Our present results indicate that levodopa/DDCI and entacapone treatment not only improved patients’ quality of ‘ON’-time, but also increased the duration of ‘ON’-time. This was shown by assessing the response duration of the morning dose of levodopa. Previously published 3-year results demonstrated that the administration of a single dose of entacapone prolonged the levodopa-induced ‘ON’-time by approximately 40 min compared with baseline (Larsen et al. 2003). Our findings further extend these results demonstrating that the prolonged levodopa-induced ‘ON’-time was maintained for up to 56 months. It should be noted that the current analysis only includes ‘ON’-time data after the first morning dose of levodopa. A previous double-blind study found that the proportion of ‘ON’-time increased towards the end of the day (PSG 1997), suggesting that determining daily ‘ON’- and ‘OFF’-time by patient diary during long-term follow-up (which was unfortunately not available in the extension studies analyzed here) would have shown the full benefit of the study treatment in this respect.

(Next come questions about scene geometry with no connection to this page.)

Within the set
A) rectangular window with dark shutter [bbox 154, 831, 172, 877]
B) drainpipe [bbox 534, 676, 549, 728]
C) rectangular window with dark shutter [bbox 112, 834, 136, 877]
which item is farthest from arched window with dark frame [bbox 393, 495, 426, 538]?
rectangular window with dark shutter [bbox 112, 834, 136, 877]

The present long-term safety data did not reveal any new, unexpected safety concerns attributable to levodopa/DDCI and entacapone. Levodopa/DDCI and entacapone was generally well tolerated with most AEs being mild or moderate in intensity. Aggravated parkinsonism was often reported, but this is most likely due to disease progression rather than treatment. As expected, the most common AEs reported with levodopa/DDCI and entacapone therapy were those associated with increased dopaminergic stimulation (e.g. dyskinesia and nausea). The majority of these AEs were encountered within the first 4 weeks of exposure and, in general, were transient and managed by levodopa dose reduction, as shown by the low rates of discontinuations due to dyskinesia and nausea of 2.7 and 2.0%, respectively. The most commonly reported non-dopaminergic AE was diarrhoea (14%), comparable to the incidence reported at 6 months (Brooks et al. 2003; Poewe et al. 2002; PSG 1997; Rinne et al. 1998) and 3 years (Larsen et al. 2003). However, only 1.5% of patients discontinued treatment with levodopa/DDCI and entacapone due to diarrhoea over the 5-year assessment period.

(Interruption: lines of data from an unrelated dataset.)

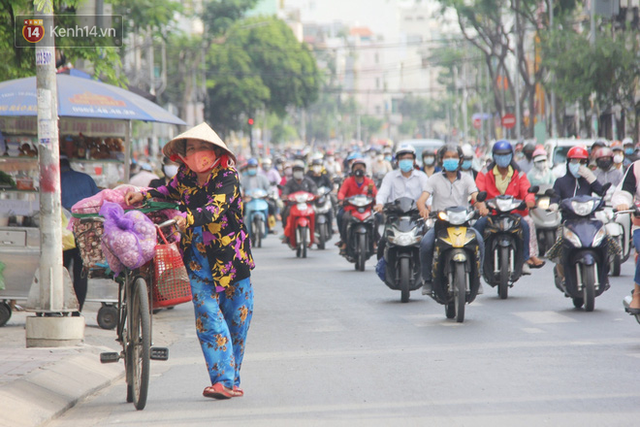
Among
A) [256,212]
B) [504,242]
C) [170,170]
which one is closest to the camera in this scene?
[504,242]

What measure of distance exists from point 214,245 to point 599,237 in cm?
564

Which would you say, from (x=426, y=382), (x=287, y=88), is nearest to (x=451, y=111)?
(x=287, y=88)

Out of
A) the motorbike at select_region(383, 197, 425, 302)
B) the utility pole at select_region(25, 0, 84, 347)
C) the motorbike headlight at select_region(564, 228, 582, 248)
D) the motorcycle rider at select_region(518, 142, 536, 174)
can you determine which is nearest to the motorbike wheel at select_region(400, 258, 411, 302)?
the motorbike at select_region(383, 197, 425, 302)

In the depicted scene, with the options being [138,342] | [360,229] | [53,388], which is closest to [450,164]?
[360,229]

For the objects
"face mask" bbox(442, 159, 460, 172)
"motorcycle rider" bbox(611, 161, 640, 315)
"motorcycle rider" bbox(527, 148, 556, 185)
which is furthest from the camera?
"motorcycle rider" bbox(527, 148, 556, 185)

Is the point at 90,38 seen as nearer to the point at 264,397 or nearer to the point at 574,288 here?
the point at 574,288

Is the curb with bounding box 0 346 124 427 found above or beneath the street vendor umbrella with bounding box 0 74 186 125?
beneath

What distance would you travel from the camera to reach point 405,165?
1444cm

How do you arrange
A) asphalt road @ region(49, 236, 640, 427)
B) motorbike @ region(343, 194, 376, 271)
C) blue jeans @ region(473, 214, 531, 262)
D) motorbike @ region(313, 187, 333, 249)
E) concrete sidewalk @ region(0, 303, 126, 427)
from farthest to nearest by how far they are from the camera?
1. motorbike @ region(313, 187, 333, 249)
2. motorbike @ region(343, 194, 376, 271)
3. blue jeans @ region(473, 214, 531, 262)
4. concrete sidewalk @ region(0, 303, 126, 427)
5. asphalt road @ region(49, 236, 640, 427)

Analysis of vital signs and laboratory parameters rarely revealed any clinically significant changes over the 5-year period. In particular, long-term use with levodopa/DDCI and entacapone was only rarely associated with significant changes in liver function tests; all of these were transient in nature.

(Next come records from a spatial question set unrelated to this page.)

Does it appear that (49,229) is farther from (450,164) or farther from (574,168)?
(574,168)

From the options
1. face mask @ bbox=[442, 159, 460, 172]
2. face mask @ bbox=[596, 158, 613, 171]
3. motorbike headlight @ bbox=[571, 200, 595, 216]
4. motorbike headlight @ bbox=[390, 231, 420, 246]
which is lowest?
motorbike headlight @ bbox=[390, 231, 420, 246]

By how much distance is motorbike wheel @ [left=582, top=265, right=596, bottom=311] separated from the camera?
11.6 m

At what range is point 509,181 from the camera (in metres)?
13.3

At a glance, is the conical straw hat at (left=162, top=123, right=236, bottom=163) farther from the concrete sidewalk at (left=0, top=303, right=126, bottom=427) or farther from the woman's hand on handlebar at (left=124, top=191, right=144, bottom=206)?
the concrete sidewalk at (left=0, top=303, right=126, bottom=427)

There are limitations associated with the retrospective analysis of this pooled data. Although the designs of the individual studies were comparable, they were not identical and there were variations such as in the use of CR levodopa. In addition, the open-label extensions were primarily designed for the collection of long-term safety data, and the lack of a control group precludes comparative statistical analysis. However, both the current efficacy and safety findings provide valuable long-term experience with levodopa/DDCI and entacapone therapy that is relevant to clinical practice.

In conclusion, the present analysis demonstrates that levodopa/DDCI and entacapone therapy offers long-term efficacy for up to 5 years in a safe and well-tolerated manner without the need to increase levodopa doses.